The dark abyss may signify death. This may be physical death or some form of psychic death. There are times when the present ego has to be dissolved to make way for the next phase in the unfolding of a fuller, more positive self.

If you are convinced that the message of your dream has to do with physical death (and you should allow yourself to be thus convinced only after you have seriously and thoroughly considered possible metaphorical interpretations of ‘death’), do not rush to the conclusion that the dream is foretelling imminent death. Perhaps your dream is reminding you of the fact of death in order to give you a new perspective on your life - which could be liberating.


Strange as it may seem, the Abyss may represent a complete loss of control in one's waking life.

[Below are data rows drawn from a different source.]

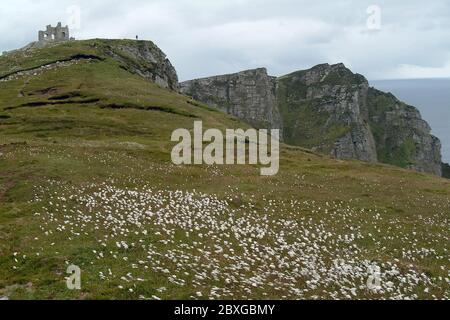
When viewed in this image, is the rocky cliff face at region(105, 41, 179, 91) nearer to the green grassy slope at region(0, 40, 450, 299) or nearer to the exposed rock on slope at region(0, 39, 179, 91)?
the exposed rock on slope at region(0, 39, 179, 91)

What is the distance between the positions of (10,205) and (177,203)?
12.0 m

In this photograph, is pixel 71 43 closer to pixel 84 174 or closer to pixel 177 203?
pixel 84 174

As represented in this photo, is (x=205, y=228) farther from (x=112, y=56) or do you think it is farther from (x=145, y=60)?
(x=145, y=60)

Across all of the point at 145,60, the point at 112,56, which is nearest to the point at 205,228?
the point at 112,56

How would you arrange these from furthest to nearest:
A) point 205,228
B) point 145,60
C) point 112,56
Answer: point 145,60, point 112,56, point 205,228

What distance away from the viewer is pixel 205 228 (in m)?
32.3

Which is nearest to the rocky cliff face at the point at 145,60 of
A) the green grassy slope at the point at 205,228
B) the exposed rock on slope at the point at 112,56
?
the exposed rock on slope at the point at 112,56

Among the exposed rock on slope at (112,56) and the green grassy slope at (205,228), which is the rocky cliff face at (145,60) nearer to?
the exposed rock on slope at (112,56)

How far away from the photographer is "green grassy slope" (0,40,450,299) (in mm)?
22875

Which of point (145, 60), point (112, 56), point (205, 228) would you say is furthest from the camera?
point (145, 60)

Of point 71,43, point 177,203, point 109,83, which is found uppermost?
point 71,43

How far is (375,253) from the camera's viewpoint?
3259 centimetres

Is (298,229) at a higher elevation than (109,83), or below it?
below

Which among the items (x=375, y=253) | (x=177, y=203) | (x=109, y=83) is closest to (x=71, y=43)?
(x=109, y=83)
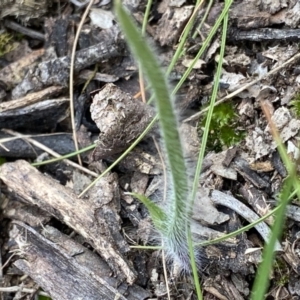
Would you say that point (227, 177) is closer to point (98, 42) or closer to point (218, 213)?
point (218, 213)

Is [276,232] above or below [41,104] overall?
below

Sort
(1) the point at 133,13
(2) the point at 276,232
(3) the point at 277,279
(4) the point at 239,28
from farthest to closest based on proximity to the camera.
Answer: (1) the point at 133,13, (4) the point at 239,28, (3) the point at 277,279, (2) the point at 276,232

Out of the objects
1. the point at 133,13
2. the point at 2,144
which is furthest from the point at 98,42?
the point at 2,144

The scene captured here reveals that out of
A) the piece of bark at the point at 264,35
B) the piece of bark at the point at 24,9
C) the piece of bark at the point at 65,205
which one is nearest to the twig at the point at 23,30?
the piece of bark at the point at 24,9

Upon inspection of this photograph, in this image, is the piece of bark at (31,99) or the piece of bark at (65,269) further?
the piece of bark at (31,99)

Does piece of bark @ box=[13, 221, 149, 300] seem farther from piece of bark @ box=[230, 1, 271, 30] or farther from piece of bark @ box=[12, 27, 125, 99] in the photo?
piece of bark @ box=[230, 1, 271, 30]

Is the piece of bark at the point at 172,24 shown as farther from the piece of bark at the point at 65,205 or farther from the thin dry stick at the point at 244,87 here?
the piece of bark at the point at 65,205
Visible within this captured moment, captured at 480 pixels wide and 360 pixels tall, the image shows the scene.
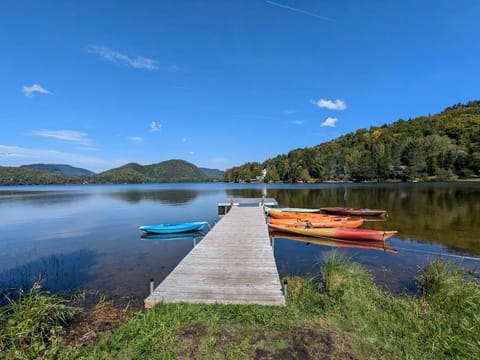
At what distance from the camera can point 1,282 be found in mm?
7344

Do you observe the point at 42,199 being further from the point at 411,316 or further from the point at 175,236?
the point at 411,316

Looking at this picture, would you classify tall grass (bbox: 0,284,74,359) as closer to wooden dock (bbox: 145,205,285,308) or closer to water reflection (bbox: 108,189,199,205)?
wooden dock (bbox: 145,205,285,308)

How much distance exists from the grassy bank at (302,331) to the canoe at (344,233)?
5.93 meters

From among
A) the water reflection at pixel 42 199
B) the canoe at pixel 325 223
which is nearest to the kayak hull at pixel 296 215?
the canoe at pixel 325 223

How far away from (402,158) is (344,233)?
74.9m

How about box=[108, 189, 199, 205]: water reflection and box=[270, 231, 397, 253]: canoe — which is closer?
box=[270, 231, 397, 253]: canoe

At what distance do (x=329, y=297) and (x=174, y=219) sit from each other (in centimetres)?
1481

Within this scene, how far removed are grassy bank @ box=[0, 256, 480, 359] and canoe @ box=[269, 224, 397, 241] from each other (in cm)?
593

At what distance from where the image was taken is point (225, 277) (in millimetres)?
5555

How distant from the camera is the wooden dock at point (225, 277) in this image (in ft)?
15.0

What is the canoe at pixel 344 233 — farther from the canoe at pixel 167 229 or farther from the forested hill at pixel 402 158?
the forested hill at pixel 402 158

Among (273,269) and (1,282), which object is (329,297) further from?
(1,282)

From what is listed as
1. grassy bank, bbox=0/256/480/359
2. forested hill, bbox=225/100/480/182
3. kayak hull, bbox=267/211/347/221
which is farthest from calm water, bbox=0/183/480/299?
→ forested hill, bbox=225/100/480/182

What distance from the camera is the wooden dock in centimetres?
458
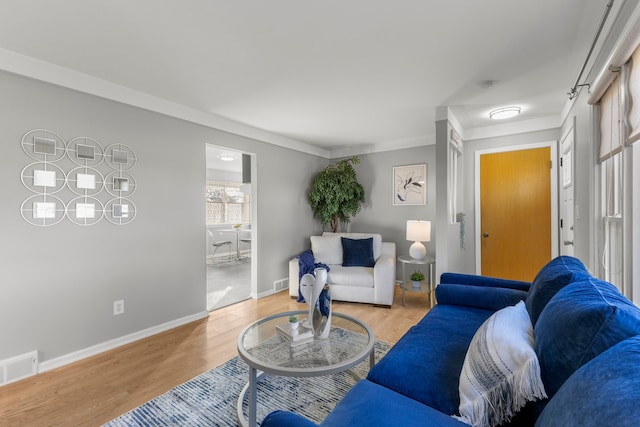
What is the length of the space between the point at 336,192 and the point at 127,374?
3.40 m

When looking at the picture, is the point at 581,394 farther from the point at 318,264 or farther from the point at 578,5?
the point at 318,264

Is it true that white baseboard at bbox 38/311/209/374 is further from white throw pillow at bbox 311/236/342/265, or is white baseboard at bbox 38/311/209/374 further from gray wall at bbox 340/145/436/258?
gray wall at bbox 340/145/436/258

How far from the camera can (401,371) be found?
4.33 feet

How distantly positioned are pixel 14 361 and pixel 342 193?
3.89m

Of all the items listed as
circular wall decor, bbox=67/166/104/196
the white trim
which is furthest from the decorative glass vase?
the white trim

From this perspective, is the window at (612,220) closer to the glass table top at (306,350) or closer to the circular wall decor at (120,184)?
the glass table top at (306,350)

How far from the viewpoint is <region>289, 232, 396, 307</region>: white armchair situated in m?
Result: 3.59

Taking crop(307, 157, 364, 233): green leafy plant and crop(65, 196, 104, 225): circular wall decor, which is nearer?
crop(65, 196, 104, 225): circular wall decor

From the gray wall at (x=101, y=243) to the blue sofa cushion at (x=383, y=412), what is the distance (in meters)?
2.48

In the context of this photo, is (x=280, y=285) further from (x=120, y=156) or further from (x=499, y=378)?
(x=499, y=378)

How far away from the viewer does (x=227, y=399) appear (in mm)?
1881

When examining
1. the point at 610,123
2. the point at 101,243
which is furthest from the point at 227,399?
the point at 610,123

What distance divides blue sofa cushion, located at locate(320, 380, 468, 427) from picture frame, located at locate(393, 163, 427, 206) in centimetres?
368

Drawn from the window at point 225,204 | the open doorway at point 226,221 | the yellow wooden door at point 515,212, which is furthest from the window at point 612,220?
the window at point 225,204
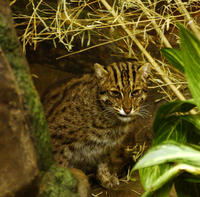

The notion of "falling" into a place of no fixed reference can be devastating to the conscious mind which needs something, (some REASON to grasp,) to align itself with a perception of reality. The reason why the abyss appears so often in dreams is because dreams are the reflection of the Unconscious which is boundless, a natural terrain for the expression of the Infinite Self. However, we cannot dive too deeply into this Unconscious unless we are fully prepared for its eternal spiritual communication, like pearl divers, we need to delve far enough into this realm to find the immediate answers which we seek. Accordingly, positive associations of the abyss reflect our most complete individual freedom and a tearing away of ALL limiting parameters. We are experiencing a fearless step into the exhilarating unknown.


In both Greek and Latin "abyss" indicates something which is bottomless, a world of endless depth or height. In apocryphal writings it is a blanket term for all formless states of being. It can be equally well applied to the shapeless Chaos preceding time as to the shadowy Hell of the end of the world. But it may also indicate the ultimate act of unification, the so-called mystic marriage. The vertical lines are no longer those of descent, but of ascent. The abyss is as much topless as bottomless, one of joy and light as well as of misery and darkness. Historically, however, the sense of the abyss of Hell precedes that of Heaven.

In Sumerian folklore, the home of Enki, the Ruler of the World, floats upon the abyss, while, according to the Akkadians, it was Tiamat, the Mother of All Things, who brought forth monsters at its mouth.

In the Bible, too, the abyss is sometimes imagined as a monster, leviathan. However, in Psalm 104 the abyss is compared with a garment covering the Earth, while Jehovah "coverest [him]self with light as with a garment".

The abyss is to be found in all cosmogonies as the beginning and the end of an evolving universe. Like the monsters of myth, it swallows living beings only to regurgitate them transformed.

In dreams pleasant or nightmarish, the abyss conjures up the vast and powerful subconscious and is seen as an invitation to plumb the depths of the soul, to break its bonds and exorcise its ghosts.